Turn N-4 — Tested 1-tool gate (search only) on micro (<50 files)

  • Claude: Edited gate. cobra 126% LOSS, ky 44% loss, express FLIPPED from -43% WIN to +107% LOSS. Catastrophic. Reverted.
  • Outcome: Documented the empirical lower bound: 5 tools. Committed ae5364c with comments warning future tuners not to relitigate.

Turn N-3 — Claude proposed three paths forward (auto-disable / README honesty / context-rewrite)

  • Claude: Used AskUserQuestion to offer auto-disable on <50, honest README, or last-ditch context shrink.
  • Outcome: User pivoted instead of picking any of those.

Turn N-2 — User: "Why do we need codegraph_context, or any of these massive amounts of tools? All it really needs is explore, and trace if you ask me."

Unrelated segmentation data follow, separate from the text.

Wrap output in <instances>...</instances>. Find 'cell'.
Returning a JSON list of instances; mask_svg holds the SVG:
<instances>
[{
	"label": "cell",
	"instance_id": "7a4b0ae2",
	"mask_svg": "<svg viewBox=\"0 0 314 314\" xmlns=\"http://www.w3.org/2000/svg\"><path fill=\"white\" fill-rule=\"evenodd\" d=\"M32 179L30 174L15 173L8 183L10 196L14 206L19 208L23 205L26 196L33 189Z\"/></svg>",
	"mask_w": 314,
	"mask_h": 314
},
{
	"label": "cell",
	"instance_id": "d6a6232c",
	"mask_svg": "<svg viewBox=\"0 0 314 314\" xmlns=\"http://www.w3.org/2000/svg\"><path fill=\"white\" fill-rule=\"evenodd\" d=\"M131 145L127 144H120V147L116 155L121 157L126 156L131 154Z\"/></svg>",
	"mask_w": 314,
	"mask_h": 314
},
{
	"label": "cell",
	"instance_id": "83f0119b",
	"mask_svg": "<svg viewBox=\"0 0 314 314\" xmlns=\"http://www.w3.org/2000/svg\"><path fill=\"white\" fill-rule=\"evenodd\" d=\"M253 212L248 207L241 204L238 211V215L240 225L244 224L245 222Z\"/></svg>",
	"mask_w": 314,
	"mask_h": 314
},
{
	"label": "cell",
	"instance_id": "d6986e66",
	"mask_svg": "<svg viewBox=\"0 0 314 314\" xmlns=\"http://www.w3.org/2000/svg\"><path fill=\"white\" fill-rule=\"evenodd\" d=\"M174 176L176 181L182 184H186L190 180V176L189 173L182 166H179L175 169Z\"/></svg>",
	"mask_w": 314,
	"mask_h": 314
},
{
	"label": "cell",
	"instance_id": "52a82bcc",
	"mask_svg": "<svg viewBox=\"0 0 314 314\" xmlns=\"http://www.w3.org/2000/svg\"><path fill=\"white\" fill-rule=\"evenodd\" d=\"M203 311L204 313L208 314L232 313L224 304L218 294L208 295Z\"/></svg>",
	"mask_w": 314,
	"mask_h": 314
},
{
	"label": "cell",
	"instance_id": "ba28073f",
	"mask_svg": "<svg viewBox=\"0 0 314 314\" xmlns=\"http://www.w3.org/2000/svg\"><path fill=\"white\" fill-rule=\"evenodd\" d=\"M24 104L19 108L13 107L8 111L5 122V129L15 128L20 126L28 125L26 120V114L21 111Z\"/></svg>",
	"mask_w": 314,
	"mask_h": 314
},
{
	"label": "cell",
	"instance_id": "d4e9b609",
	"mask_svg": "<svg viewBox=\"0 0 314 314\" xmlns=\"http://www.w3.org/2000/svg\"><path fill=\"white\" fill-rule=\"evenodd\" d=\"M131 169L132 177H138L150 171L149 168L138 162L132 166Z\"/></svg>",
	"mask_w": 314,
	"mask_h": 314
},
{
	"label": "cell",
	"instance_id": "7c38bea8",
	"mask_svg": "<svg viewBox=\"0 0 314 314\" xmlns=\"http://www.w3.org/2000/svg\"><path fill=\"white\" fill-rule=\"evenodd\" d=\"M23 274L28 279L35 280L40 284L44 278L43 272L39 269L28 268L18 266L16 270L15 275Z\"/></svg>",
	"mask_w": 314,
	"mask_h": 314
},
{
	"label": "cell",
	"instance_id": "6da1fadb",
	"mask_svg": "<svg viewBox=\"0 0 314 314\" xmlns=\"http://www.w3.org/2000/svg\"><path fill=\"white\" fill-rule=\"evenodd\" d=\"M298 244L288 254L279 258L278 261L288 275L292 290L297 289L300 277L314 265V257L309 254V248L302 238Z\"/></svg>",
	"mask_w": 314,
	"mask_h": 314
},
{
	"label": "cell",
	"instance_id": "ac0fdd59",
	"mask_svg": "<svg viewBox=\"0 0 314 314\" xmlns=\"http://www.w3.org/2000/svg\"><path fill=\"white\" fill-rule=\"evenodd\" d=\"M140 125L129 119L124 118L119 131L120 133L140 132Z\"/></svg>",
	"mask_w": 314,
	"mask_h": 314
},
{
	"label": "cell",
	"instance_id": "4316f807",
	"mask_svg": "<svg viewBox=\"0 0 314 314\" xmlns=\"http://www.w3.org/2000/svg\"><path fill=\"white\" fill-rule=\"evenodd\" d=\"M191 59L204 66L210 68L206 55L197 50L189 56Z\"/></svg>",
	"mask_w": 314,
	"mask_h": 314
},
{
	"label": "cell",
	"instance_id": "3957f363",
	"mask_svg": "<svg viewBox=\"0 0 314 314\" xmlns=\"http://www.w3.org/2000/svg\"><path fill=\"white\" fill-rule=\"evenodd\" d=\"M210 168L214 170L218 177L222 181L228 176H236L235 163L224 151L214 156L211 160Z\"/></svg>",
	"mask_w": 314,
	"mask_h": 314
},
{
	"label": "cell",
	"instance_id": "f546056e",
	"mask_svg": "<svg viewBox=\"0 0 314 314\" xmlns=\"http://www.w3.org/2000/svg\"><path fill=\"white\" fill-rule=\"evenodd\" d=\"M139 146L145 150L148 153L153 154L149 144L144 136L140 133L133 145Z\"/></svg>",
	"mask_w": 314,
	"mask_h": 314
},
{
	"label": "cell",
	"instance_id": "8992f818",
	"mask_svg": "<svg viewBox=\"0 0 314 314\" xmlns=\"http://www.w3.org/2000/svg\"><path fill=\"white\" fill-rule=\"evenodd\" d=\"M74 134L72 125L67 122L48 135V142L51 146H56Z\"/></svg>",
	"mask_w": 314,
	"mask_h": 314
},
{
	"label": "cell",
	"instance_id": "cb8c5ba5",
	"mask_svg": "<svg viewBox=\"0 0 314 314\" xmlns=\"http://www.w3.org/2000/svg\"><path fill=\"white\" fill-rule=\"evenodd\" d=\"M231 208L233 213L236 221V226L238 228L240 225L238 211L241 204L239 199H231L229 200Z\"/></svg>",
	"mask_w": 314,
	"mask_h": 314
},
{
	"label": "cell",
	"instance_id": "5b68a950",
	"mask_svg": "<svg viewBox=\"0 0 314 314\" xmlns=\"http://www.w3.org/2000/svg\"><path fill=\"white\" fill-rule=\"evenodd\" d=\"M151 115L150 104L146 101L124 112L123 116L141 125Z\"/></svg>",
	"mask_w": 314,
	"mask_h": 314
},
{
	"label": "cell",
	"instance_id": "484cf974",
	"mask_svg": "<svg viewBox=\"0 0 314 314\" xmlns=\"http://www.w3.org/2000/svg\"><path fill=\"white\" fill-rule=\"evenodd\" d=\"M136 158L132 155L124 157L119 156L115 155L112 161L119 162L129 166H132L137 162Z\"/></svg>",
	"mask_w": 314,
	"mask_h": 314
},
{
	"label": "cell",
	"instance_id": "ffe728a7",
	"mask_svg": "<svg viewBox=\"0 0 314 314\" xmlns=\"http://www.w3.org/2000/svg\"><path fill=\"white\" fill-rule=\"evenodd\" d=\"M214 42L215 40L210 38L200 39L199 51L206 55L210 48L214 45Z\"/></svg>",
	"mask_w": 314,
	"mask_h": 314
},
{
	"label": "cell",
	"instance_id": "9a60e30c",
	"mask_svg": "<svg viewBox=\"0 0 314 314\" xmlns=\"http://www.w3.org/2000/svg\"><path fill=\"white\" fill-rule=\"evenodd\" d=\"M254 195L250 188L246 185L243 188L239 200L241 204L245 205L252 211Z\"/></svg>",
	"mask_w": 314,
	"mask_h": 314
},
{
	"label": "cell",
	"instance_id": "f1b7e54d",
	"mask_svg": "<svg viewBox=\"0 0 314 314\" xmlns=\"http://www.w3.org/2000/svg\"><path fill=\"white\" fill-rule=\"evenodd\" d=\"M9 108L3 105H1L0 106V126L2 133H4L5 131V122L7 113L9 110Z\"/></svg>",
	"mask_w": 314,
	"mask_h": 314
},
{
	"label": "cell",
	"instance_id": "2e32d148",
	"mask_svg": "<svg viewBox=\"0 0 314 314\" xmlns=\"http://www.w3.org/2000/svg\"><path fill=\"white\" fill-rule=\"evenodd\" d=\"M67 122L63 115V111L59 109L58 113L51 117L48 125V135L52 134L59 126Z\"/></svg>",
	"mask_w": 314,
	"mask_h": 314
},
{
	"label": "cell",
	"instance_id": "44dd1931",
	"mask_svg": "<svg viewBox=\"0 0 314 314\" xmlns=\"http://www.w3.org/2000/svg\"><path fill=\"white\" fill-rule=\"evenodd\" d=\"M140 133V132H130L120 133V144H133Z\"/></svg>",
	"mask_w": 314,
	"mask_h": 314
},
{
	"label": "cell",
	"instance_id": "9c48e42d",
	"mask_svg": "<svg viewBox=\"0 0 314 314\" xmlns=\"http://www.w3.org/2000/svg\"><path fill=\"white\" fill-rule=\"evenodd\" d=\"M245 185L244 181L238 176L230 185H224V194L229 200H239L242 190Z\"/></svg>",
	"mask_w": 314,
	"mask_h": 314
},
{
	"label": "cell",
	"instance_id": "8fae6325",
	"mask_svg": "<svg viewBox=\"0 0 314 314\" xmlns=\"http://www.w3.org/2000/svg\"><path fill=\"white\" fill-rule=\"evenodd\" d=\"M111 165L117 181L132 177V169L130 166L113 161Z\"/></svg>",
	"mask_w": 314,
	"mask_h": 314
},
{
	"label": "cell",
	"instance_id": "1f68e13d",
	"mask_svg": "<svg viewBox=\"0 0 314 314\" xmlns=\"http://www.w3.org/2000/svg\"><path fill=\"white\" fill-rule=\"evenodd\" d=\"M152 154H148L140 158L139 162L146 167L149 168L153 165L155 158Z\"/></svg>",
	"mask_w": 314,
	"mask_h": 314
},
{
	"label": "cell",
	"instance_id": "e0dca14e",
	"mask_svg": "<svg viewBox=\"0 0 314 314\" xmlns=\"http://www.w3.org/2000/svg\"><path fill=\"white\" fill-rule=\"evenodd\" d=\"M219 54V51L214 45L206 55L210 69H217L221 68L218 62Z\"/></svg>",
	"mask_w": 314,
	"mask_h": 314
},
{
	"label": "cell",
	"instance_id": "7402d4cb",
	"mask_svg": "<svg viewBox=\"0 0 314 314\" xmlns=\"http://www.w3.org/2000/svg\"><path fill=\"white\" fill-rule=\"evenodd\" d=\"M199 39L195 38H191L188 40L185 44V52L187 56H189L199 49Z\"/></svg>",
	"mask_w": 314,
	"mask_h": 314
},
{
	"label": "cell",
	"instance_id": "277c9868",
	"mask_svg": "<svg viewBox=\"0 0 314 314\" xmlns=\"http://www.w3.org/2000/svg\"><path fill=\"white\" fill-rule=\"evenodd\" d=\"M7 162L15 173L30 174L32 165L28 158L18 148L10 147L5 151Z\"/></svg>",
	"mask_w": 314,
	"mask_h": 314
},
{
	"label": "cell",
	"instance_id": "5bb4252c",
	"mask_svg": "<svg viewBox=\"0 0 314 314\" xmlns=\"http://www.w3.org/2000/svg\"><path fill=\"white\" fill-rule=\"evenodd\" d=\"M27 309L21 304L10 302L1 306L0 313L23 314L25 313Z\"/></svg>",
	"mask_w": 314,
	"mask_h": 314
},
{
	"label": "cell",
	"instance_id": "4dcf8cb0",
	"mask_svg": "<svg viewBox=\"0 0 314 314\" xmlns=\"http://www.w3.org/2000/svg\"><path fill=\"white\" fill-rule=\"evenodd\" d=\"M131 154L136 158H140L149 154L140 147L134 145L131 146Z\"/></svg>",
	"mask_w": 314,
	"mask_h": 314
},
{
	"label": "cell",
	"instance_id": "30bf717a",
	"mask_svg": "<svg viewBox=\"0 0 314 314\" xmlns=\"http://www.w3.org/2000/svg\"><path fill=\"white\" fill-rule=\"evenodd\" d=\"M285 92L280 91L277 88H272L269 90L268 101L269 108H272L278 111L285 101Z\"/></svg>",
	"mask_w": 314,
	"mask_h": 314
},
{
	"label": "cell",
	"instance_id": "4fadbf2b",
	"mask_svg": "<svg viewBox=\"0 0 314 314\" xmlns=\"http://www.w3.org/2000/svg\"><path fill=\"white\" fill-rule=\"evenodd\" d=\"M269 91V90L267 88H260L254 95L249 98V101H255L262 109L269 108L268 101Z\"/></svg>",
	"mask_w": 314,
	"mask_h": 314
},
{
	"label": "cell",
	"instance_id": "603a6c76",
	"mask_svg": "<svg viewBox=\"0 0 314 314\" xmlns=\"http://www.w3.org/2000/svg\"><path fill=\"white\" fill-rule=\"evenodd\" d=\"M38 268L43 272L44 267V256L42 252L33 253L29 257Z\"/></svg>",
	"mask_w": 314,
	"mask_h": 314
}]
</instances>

  • Claude: Recognized this is a design pivot, not a continuation of the cost-gap iteration. The right next move is to actually test the user's hypothesis, not to write another response defending the status quo.
  • Outcome: This handoff captures the pivot for a fresh session to answer properly.

Turn N-1 — User: /handoff save

  • Claude: Wrote this file.
  • Outcome: Handoff persisted. Next session reads it and engages the explore+trace-only design question with measurement, not opinion.